Work request: Transcribe the passage of the blog post below about a changed old street, between "And yet in dreams" and "Progress towards what?", inclusive.

Page extract:
━━━━
Saturday, 12 June 2021


                                   They've ruined my old street they have,
                                   they've blotted out the view.
                                   No far horizon can be seen,
                                   the place seems smaller too.

                                   The green field where I used to play,
                                   is long-since built upon.
                                   More kids today than ever was,
                                   but space to play has gone.
                                   The hills that once I spied afar,
                                   no longer meet my gaze.
                                   A looming building blocks them out,
                                   the street's seen better days.

                                   They call it progress - that's a laugh!
                                   The neighbourhood's a sight.
                                   Too many years of 'adding on'
                                   have packed it much too tight.

                                   And yet in dreams I see again
                                   the street I knew when young.
                                   In dreams, the dear remembered past
                                   seems near and less far-flung.

                                   So let me sleep and live in dreams,
                                   where things are as before.
                                   And if I could I'd never wake,
                                   and dream forevermore.


Philip Crawley said...

Progress, eh. Progress towards what?

They say that change is the only constant (that phrase has always amused me)and the older you become the more of it you see, not all of it for the better I'm afraid. As we humans slowly but surely grow in numbers approaching planet-choking proportions everyone needs a place to live and there goes your open spaces and views of anything save the neighbour's house - a liitle too close to your own.

Whatever happens in the outside world at least we have our rooms, or houses, full of decades worth of collections of touchstones that can, on contact, return us to simpler times, if only for an hour or two.

Kid said...

Or only until we look out of the window, PC, and are reminded that our horizons are encroaching further towards us all the time. When will it end? Only when we do, in all likelihood. Nicely worded comment.

baggsey said...

Very nice poem, Kid. Reminds me of the sentiments of Joni Mitchell’s Big Yellow Taxi song:
“ Don't it always seem to go
That you don't know what you've got till it's gone
They paved paradise, put up a parking lot.”

That said, you’ve still got gloriously unspoiled areas in Scotland. 2 years ago I drove up from London via Glasgow and Fort William to a burn in Glenfinnan to scatter some ashes and was wowed by the scenery. A reminder that there is still a lot of beauty and space out there, just beyond the horizon.

Kid said...

I thought I'd posted this poem before (I know I did on my other blog), but I couldn't find it so put it up to save you the frustration of searching for something that doesn't seem to be there. What you say about the countryside scenery is true, but unfortunately I didn't grow up amongst it and therefore have no nostalgic associations with it. Alas, alack.

baggsey said...

I meant to add that I agree about too much in-building in British cities….every spare bit of “brown field” seems to get built on, and obscures the view. Growing up in Pompey, there always seemed to be more open spaces, but now I realize in many cases they were the bomb sites courtesy of the Luftwaffe, still undeveloped 20 years or more after the war!
━━━━
Supplied material:
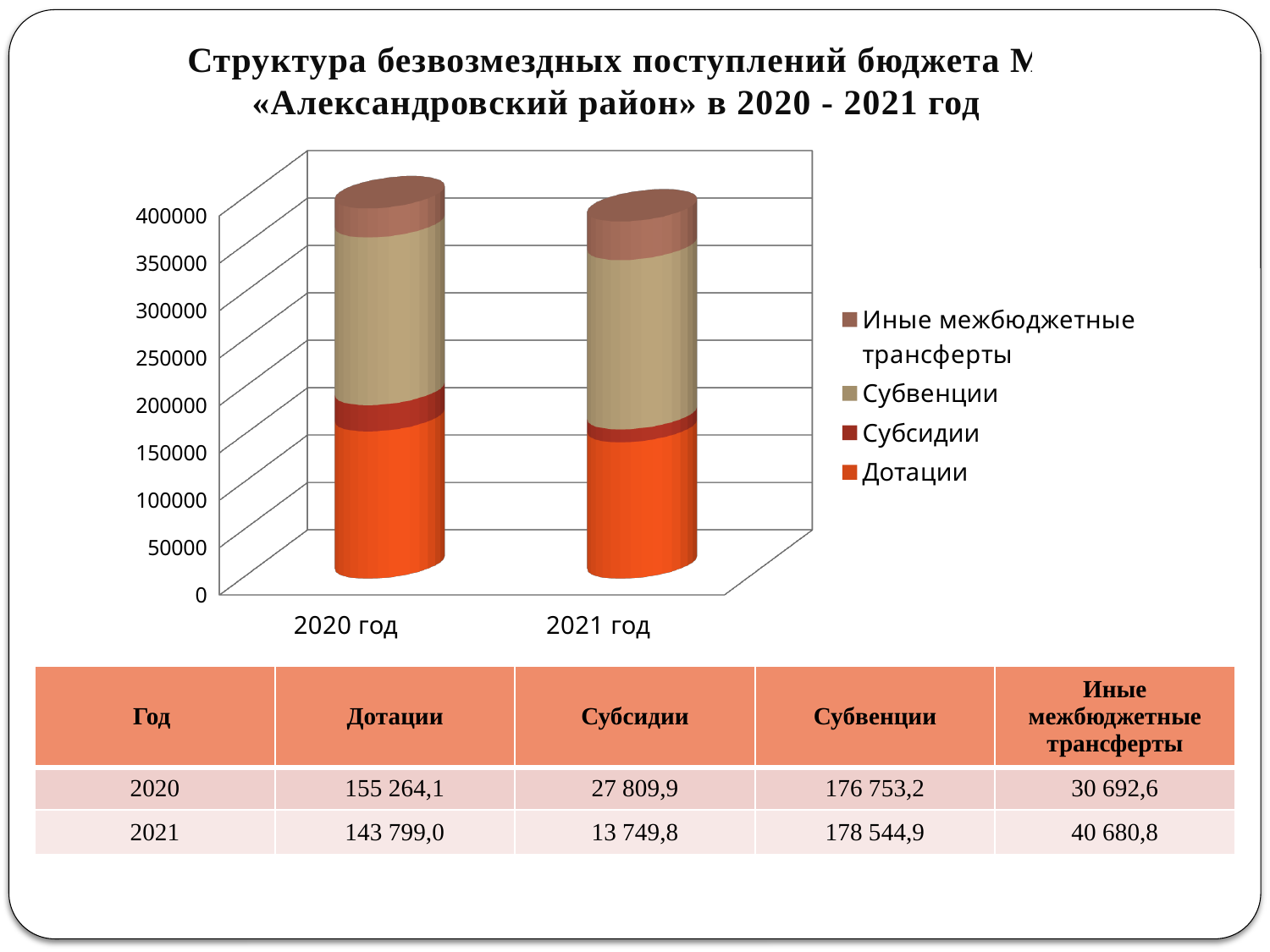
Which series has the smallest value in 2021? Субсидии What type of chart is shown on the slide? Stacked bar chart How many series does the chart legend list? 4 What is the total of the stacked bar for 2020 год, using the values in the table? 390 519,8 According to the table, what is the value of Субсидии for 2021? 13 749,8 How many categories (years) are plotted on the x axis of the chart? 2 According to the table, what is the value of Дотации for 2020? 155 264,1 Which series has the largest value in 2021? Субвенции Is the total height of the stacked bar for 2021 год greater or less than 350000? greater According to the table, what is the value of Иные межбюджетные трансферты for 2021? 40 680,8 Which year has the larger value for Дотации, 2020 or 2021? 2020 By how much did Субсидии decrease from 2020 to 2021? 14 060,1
━━━━
Finished task:
And yet in dreams I see again
                                   the street I knew when young.
                                   In dreams, the dear remembered past
                                   seems near and less far-flung.

                                   So let me sleep and live in dreams,
                                   where things are as before.
                                   And if I could I'd never wake,
                                   and dream forevermore.


Philip Crawley said...

Progress, eh. Progress towards what?